## Input data
== Segment start ==
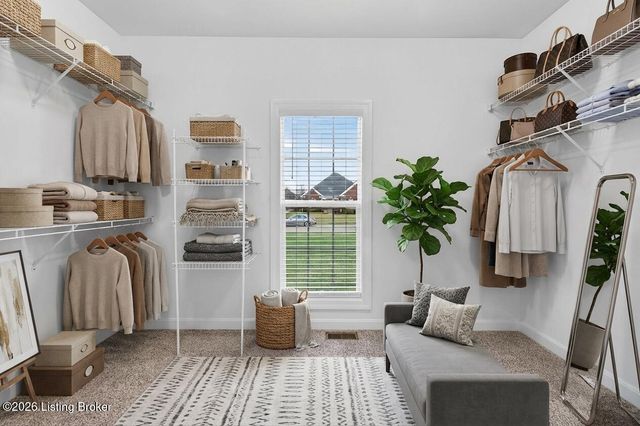 11516 Angel Falls Dr, Prospect, KY 40059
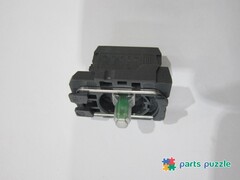 Корпус  лампы / BLOCK АРТ: 10000-22801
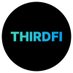 ThirdFi (@thirdfiorg) Twitter profile photo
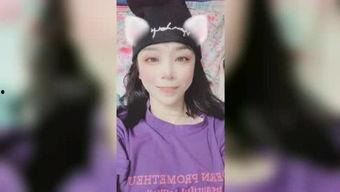 小椰子爆料视频在线观看,揭秘幕后真相，带你走进事件核心  第3张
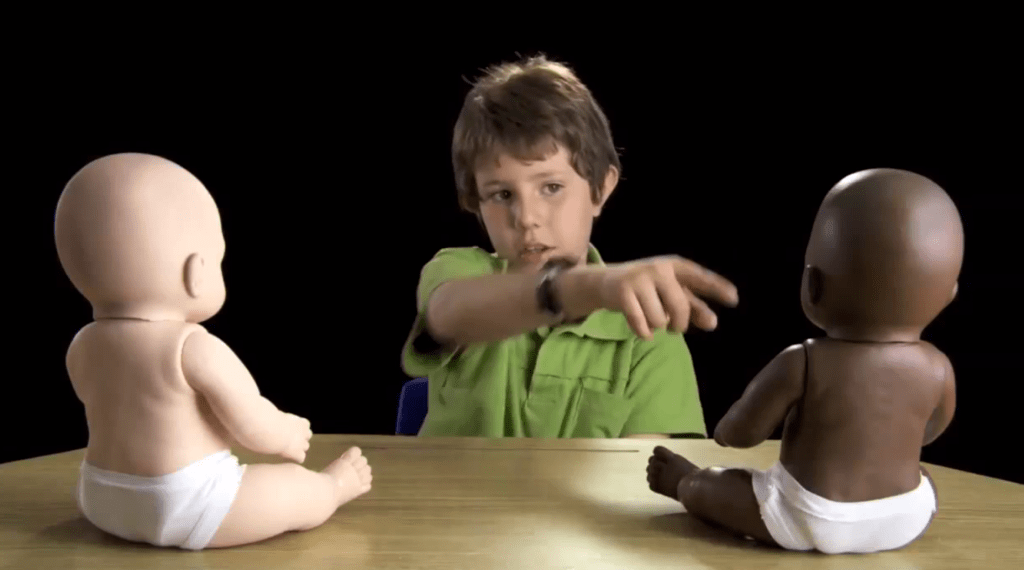 Racismo-Permanencias-Voluntarias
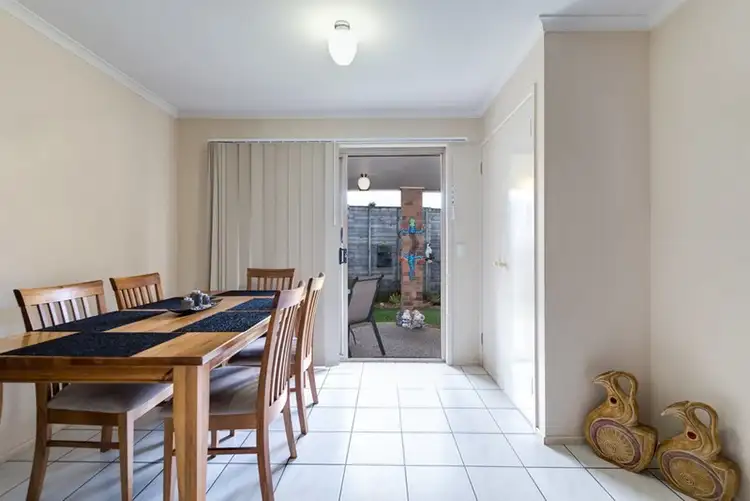 Third view of Homely unit listing, 1/17 Ashdale Court, Buderim QLD 4556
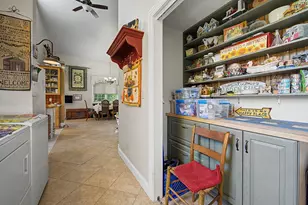 6089 S Willow Rd, Stockton, IL 61085 - Photo 5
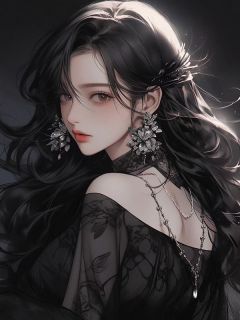 我回到过去救了妻子的初恋后,她却后悔了小说_我回到过去救了妻子的初恋后,她却后悔了小说结局阅读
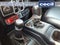 2020 Jeep Wrangler Unlimited Recon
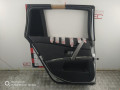 дверь задняя левая BMW 5 серия E60/E61 2005, 3.0 л., АКПП, универсал, 41527158501 - фото №6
== Segment end ==
## Assignment
Could you reproduce each line of the data above word for word, leaving the pictures out of your answer?

## Exercise result
 11516 Angel Falls Dr, Prospect, KY 40059
 Корпус  лампы / BLOCK АРТ: 10000-22801
 ThirdFi (@thirdfiorg) Twitter profile photo
 小椰子爆料视频在线观看,揭秘幕后真相，带你走进事件核心  第3张
 Racismo-Permanencias-Voluntarias
 Third view of Homely unit listing, 1/17 Ashdale Court, Buderim QLD 4556
 6089 S Willow Rd, Stockton, IL 61085 - Photo 5
 我回到过去救了妻子的初恋后,她却后悔了小说_我回到过去救了妻子的初恋后,她却后悔了小说结局阅读
 2020 Jeep Wrangler Unlimited Recon
 дверь задняя левая BMW 5 серия E60/E61 2005, 3.0 л., АКПП, универсал, 41527158501 - фото №6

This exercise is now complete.